Canton Repository

April 22, 2004

Parks group honors deeds of Regula and Ted Turner


Copley Washington correspondent

WASHINGTON — They could not be more different, the veteran congressman Ralph Regula and Ted Turner, the brash, self-made billionaire and one-time winner of the America’s Cup.

Yet they shared the distinction of being honored Wednesday night for their contributions to the national park system at a gala dinner thrown by the National Parks Conservation Association, a private, nonprofit advocacy group.

Turner, the founder of Cable News Network, the first 24-hour news channel, had the audience in stitches during a rambling discourse on his love of nature, his several marriages and the need to prevent nuclear war.

Regula, R-Bethlehem Township, received the William Penn Mott Jr. Park Leadership Award for what the association called his singular achievements in protecting the parks.

He is the former chairman of the House Appropriations Interior Subcommittee, which finances the national parks system.

The association recognized Turner for promoting appreciation of American history — also part of the park service’s mission — through his financing of two Civil War movies, “Gettysburg” and “Gods and Generals.”

Turner has donated millions of dollars to conservation efforts, launching several environmental advocacy groups including Turner Foundation, the United Nations Foundation and Nuclear Threat Initiative.

One remark by Turner later generated a response from Regula.

Turner said he owns 2 million acres of land in the United States and abroad, and he insisted he does not have “one single cow, not one in 2 million acres.”

Turner bragged there are tens of thousands of bison and elk that roam his ranches in the West.

When it was his turn to speak, Regula, who lives on a 200-acre farm, observed that he and Turner “have one thing sort of in common. The only thing is he has 1,999,800 more acres than I do,” he said. “But that’s OK because I have 21 cows and he doesn’t have any.”
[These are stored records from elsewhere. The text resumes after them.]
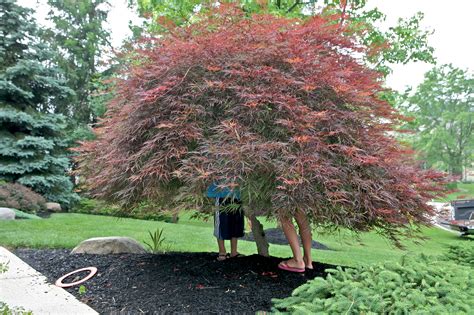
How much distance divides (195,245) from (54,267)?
3016mm

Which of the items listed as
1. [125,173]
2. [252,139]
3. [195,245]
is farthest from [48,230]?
[252,139]

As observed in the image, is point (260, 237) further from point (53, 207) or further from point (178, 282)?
point (53, 207)

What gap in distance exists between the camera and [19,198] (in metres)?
10.4

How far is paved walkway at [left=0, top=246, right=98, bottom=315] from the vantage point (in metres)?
3.10

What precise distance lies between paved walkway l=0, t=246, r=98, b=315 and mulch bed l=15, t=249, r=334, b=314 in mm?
111

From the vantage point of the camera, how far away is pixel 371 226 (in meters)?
3.38

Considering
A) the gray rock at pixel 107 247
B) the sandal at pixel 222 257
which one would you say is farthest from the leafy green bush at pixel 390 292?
the gray rock at pixel 107 247

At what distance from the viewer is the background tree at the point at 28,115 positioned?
1150 centimetres

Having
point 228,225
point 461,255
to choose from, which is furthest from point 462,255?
point 228,225

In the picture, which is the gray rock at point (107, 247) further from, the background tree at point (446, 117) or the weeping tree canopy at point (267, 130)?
the background tree at point (446, 117)

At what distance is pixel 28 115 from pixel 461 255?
11525mm

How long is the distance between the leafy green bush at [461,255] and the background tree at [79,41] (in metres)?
15.4

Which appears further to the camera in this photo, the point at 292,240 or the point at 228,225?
the point at 228,225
Former park service directors and others at the dinner credited Regula with finding more dollars for the park system, reducing the maintenance backlog at the parks and saving land for parks.

For example, he was instrumental in preserving the Presidio as a part of Golden Gates National Recreation Area in California after the military base closed, Rep. John Murtha, D-Pa., said.
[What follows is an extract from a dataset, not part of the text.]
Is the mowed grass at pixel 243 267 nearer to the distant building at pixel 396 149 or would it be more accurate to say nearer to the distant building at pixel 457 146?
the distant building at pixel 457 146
In his comments, Regula doled out appreciation to park service employees and members of the association.

“A group like yours, you truly do the work of the Lord in preserving this precious, precious resource,” he said. “It is truly a joy to be part of this.”

Turner told the audience it was a “great honor to receive this honor on the same night that Congressman Regula is also being honored.”

Regula expressed appreciation for Turner’s conservation efforts.

At one point, Turner declared that he loves “everybody and everything. I don’t allow rattlesnakes to be killed on my property. I think spiders are nifty.” The only thing he doesn’t like, he said, are ticks, and then only when they bite. “If they leave me alone, I leave them alone.”

The national park system includes 386 units, including Ohio’s Cuyahoga Valley National Park and the First Ladies’ National Historic Site in Canton.

In the past, the association has honored historian David McCullough and former President Jimmy Carter, among others.